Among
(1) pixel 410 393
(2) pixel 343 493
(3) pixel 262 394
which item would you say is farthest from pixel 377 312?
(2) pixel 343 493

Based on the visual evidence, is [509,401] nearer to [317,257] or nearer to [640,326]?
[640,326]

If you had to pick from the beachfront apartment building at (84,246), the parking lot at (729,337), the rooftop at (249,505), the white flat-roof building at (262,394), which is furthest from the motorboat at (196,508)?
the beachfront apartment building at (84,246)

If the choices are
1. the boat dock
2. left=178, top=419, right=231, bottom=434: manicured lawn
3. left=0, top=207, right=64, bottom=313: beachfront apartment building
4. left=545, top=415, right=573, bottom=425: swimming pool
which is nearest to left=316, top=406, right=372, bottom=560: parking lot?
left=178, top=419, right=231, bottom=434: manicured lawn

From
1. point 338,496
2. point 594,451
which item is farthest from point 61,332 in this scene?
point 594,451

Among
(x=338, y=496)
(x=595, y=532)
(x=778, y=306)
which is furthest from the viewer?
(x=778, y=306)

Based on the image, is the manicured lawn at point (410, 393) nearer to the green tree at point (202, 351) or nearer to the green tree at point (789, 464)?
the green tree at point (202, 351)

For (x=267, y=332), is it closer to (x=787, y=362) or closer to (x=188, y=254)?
■ ■ ■ ■ ■ ■ ■
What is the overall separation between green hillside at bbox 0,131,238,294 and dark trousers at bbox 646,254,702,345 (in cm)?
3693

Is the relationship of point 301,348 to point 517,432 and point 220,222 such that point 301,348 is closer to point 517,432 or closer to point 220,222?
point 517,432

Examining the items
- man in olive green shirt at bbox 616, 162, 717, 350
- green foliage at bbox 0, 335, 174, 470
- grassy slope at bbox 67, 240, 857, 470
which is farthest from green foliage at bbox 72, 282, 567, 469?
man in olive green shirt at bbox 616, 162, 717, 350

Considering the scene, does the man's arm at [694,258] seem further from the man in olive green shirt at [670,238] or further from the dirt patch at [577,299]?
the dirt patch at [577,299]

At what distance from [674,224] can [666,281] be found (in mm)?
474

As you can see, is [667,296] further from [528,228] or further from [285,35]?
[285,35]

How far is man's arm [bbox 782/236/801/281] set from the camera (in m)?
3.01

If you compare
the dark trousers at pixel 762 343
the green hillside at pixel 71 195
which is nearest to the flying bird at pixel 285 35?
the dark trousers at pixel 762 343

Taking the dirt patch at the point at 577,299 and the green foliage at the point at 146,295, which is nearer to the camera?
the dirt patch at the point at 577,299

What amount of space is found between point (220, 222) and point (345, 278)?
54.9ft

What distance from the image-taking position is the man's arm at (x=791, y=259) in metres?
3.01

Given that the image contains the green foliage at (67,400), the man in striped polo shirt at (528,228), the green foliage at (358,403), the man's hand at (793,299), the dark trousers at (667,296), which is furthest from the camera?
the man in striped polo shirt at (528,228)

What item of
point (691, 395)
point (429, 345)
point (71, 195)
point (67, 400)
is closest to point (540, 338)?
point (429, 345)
■ ■ ■ ■ ■ ■ ■
Format the records as a numbered list with blank lines omitted, starting with the line that contains "Based on the visual" and going on through the line that contains "For (x=267, y=332), is".

▸ **PROBLEM SOLUTION**:
1. Based on the visual evidence, is [509,401] nearer to [317,257] or nearer to [640,326]?
2. [640,326]
3. If you had to pick from the beachfront apartment building at (84,246), the parking lot at (729,337), the rooftop at (249,505), the white flat-roof building at (262,394), which is furthest from the motorboat at (196,508)?
4. the beachfront apartment building at (84,246)
5. If the choices are
6. 1. the boat dock
7. 2. left=178, top=419, right=231, bottom=434: manicured lawn
8. 3. left=0, top=207, right=64, bottom=313: beachfront apartment building
9. 4. left=545, top=415, right=573, bottom=425: swimming pool
10. which is nearest to left=316, top=406, right=372, bottom=560: parking lot?
11. left=178, top=419, right=231, bottom=434: manicured lawn
12. From
13. 1. point 338,496
14. 2. point 594,451
15. which item is farthest from point 61,332 in this scene?
16. point 594,451
17. Among
18. (x=338, y=496)
19. (x=595, y=532)
20. (x=778, y=306)
21. which is furthest from the viewer?
22. (x=778, y=306)
23. Based on the image, is the manicured lawn at point (410, 393) nearer to the green tree at point (202, 351) or nearer to the green tree at point (789, 464)?
24. the green tree at point (202, 351)
25. For (x=267, y=332), is it closer to (x=787, y=362) or closer to (x=188, y=254)?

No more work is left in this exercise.